Extracted information
-- Start --
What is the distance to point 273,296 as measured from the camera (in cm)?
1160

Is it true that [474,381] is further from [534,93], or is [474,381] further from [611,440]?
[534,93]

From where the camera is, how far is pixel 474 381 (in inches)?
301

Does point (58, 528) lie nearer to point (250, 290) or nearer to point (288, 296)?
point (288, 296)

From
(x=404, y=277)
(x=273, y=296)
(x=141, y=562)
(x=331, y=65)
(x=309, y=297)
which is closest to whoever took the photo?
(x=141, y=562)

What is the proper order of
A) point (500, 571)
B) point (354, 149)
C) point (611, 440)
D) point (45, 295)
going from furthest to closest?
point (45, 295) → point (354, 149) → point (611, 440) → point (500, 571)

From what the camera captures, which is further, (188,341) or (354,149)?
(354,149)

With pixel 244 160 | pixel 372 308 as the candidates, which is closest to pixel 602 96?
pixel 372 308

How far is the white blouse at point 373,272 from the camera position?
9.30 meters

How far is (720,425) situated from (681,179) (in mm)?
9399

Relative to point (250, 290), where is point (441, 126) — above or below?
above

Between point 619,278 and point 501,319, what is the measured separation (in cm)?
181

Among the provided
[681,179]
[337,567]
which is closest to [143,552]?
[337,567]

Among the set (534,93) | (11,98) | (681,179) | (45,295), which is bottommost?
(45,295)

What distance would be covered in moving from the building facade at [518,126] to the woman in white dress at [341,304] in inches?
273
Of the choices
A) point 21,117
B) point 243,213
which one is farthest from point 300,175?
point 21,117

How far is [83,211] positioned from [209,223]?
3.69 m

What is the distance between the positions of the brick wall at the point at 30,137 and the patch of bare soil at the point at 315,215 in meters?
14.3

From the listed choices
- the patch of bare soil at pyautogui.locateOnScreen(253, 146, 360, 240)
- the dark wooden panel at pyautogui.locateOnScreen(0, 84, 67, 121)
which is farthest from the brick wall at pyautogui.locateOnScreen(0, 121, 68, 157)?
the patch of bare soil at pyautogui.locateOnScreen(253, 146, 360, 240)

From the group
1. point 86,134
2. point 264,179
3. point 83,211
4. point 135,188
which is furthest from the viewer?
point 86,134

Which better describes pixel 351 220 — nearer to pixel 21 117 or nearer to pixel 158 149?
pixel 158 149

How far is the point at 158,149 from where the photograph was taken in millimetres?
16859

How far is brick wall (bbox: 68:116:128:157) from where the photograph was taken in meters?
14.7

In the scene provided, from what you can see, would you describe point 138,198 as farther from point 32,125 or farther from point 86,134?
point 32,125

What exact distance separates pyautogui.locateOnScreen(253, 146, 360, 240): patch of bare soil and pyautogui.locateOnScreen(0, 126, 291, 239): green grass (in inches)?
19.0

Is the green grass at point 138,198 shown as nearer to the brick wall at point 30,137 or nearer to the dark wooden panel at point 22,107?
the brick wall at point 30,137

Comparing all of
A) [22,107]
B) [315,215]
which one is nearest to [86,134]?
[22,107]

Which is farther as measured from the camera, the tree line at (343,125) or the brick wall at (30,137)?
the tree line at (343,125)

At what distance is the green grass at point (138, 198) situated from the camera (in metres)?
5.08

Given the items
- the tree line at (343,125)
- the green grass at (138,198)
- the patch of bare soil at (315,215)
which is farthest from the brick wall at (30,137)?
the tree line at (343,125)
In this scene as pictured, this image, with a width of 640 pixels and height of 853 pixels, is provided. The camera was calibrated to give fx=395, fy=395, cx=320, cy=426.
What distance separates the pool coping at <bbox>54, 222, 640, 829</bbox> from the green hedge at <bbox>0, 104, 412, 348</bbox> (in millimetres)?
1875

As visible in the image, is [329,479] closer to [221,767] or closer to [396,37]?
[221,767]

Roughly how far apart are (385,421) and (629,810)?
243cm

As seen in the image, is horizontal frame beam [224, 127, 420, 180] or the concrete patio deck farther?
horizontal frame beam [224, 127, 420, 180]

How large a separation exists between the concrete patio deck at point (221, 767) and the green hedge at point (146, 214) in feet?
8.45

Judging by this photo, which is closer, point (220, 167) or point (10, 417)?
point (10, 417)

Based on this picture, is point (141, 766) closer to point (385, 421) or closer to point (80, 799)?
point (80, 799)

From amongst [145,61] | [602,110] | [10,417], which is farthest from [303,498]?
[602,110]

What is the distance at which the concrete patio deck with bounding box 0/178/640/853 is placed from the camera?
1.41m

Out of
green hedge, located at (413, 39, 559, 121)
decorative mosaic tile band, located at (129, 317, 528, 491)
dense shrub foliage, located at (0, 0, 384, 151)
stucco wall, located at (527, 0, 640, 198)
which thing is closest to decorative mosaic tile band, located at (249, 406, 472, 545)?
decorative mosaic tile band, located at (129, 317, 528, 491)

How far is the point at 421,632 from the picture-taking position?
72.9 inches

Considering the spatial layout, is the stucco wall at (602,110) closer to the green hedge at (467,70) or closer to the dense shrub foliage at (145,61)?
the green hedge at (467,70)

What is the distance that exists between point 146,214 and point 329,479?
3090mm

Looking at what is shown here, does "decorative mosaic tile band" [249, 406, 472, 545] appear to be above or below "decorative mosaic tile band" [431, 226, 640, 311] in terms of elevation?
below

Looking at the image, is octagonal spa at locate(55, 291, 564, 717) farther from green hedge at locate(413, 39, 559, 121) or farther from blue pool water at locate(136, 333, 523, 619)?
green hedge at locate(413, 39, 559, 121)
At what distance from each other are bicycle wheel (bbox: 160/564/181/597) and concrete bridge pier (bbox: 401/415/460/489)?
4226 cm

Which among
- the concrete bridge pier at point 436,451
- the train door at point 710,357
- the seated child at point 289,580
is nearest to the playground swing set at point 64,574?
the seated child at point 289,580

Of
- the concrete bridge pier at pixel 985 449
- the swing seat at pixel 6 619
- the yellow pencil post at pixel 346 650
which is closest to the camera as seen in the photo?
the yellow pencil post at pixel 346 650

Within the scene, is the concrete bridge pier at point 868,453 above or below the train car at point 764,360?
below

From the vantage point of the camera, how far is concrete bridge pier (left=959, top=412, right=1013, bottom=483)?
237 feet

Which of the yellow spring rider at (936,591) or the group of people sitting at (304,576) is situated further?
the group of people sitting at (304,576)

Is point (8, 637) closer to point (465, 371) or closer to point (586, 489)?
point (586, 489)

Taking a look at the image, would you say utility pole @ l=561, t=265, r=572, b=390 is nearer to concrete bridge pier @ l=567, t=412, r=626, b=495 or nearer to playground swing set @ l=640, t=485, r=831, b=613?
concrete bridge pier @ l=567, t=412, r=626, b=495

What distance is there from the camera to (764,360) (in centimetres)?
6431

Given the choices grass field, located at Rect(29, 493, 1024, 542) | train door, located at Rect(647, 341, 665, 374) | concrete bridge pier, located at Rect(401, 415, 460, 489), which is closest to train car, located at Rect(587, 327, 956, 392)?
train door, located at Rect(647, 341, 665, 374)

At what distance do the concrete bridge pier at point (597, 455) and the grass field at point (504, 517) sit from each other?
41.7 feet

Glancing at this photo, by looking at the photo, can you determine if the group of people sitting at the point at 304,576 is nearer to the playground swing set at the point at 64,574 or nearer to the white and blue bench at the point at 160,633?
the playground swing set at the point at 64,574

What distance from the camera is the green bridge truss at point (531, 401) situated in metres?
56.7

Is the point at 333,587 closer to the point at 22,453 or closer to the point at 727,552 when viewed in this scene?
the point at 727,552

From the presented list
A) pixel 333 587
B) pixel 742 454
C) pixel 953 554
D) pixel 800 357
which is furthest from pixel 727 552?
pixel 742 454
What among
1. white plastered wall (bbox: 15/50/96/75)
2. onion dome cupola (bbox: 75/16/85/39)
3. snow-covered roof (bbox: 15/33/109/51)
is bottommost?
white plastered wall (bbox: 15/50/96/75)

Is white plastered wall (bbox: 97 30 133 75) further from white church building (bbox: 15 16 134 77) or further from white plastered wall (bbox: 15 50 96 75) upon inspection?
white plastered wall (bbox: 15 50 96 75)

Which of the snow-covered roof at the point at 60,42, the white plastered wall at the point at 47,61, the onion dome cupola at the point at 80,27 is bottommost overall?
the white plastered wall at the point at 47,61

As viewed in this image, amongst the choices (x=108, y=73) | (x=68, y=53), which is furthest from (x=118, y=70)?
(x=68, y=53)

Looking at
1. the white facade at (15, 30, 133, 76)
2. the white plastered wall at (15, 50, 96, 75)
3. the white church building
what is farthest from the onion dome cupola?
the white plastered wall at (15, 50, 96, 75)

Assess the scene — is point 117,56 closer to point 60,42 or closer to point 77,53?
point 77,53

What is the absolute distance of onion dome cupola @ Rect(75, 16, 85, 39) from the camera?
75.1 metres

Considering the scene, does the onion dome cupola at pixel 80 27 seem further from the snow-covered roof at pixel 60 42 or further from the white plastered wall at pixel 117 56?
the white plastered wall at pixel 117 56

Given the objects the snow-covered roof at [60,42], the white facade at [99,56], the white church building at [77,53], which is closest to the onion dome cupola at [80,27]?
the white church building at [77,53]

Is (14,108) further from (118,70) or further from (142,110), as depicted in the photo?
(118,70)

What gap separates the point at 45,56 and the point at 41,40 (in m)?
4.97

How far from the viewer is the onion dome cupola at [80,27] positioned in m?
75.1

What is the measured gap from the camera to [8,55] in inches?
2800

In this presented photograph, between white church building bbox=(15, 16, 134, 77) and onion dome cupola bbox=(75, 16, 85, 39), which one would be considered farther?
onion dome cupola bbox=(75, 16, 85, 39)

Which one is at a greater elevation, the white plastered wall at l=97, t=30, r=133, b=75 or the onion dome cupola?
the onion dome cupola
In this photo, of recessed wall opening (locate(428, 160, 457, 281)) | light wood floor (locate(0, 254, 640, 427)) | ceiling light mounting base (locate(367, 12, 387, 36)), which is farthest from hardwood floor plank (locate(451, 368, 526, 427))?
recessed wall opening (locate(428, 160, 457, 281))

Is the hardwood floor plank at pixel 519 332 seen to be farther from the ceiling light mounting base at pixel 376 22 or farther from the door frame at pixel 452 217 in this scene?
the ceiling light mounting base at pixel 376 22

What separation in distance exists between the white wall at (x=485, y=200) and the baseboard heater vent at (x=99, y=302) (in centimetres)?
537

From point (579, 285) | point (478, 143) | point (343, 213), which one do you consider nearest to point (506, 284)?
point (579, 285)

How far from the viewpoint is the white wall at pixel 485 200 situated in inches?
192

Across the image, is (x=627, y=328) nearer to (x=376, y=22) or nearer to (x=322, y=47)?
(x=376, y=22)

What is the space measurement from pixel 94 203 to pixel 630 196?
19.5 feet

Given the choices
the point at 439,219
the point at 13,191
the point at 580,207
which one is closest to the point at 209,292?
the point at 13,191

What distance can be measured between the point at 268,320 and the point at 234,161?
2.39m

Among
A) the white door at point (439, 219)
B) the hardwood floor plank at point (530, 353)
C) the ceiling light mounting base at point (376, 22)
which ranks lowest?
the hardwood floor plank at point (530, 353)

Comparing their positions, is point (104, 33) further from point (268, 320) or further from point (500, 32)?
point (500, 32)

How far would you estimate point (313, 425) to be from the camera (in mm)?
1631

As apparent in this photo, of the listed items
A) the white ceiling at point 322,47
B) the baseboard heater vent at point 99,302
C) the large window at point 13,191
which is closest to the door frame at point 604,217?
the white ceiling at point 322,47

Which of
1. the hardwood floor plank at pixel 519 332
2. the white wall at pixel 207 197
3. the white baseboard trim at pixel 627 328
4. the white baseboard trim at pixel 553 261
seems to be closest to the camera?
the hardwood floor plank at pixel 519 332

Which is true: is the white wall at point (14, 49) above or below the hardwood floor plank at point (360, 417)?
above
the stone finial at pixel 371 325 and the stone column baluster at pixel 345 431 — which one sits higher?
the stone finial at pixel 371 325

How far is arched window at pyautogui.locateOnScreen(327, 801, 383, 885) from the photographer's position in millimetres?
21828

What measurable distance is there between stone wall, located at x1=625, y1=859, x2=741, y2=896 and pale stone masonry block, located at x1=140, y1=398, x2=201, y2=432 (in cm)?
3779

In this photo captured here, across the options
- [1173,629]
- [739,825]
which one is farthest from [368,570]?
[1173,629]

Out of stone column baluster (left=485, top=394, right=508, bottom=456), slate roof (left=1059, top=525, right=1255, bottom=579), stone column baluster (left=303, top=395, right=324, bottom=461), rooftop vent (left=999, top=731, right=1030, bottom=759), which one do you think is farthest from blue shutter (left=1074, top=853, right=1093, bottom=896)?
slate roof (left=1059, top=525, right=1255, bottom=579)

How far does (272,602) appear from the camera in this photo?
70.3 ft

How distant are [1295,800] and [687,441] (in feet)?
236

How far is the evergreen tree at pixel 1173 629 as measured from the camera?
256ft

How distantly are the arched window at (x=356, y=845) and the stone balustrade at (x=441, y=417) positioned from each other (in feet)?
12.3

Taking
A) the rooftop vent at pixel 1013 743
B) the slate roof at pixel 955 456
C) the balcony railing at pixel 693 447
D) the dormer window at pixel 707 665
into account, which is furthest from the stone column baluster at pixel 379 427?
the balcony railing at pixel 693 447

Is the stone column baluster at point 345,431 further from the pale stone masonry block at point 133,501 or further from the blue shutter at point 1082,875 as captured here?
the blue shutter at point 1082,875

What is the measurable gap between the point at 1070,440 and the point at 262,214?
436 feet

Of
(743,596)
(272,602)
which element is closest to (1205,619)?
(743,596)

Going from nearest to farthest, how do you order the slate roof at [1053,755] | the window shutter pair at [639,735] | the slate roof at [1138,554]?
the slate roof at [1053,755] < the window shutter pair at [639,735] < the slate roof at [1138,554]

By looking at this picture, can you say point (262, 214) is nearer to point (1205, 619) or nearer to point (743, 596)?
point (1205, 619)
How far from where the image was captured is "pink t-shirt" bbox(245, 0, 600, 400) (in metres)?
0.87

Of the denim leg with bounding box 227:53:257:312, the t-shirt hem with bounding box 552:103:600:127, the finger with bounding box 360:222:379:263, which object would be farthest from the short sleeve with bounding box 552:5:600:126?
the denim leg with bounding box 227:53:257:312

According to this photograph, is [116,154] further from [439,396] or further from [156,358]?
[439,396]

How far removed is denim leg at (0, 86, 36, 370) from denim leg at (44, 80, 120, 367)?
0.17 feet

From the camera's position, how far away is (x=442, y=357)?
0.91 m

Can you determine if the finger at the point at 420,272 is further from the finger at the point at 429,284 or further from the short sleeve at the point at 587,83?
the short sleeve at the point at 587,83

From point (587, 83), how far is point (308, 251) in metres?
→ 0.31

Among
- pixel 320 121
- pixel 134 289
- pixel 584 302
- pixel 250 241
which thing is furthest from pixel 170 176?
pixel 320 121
-- End --
For this exercise, please retype exactly the lines in the listing from the line with "Is the stone" through its last line, both ends included.

Is the stone column baluster at point 345,431 further from the pale stone masonry block at point 133,501 or further from the blue shutter at point 1082,875 as captured here?
the blue shutter at point 1082,875

What is the measurable gap between the point at 1070,440 and the point at 262,214?
436 feet

Of
(743,596)
(272,602)
which element is closest to (1205,619)?
(743,596)

Going from nearest to farthest, how do you order the slate roof at [1053,755] | the window shutter pair at [639,735] | the slate roof at [1138,554]?
the slate roof at [1053,755] < the window shutter pair at [639,735] < the slate roof at [1138,554]

By looking at this picture, can you say point (262, 214) is nearer to point (1205, 619) or nearer to point (743, 596)?
point (1205, 619)
How far from where the image was captured is "pink t-shirt" bbox(245, 0, 600, 400) (in metres)?
0.87

Of the denim leg with bounding box 227:53:257:312, the t-shirt hem with bounding box 552:103:600:127, the finger with bounding box 360:222:379:263, which object would be farthest from the short sleeve with bounding box 552:5:600:126?
the denim leg with bounding box 227:53:257:312

According to this photograph, is [116,154] further from [439,396] or further from [156,358]?
[439,396]

How far removed is denim leg at (0, 86, 36, 370) from denim leg at (44, 80, 120, 367)?
0.17 feet

From the camera's position, how far away is (x=442, y=357)?
0.91 m

Can you determine if the finger at the point at 420,272 is further from the finger at the point at 429,284 or further from the short sleeve at the point at 587,83?
the short sleeve at the point at 587,83

From point (587, 83), how far is point (308, 251) in metres?
→ 0.31

Among
- pixel 320 121
- pixel 134 289
- pixel 584 302
- pixel 250 241
which thing is furthest from pixel 170 176?
pixel 320 121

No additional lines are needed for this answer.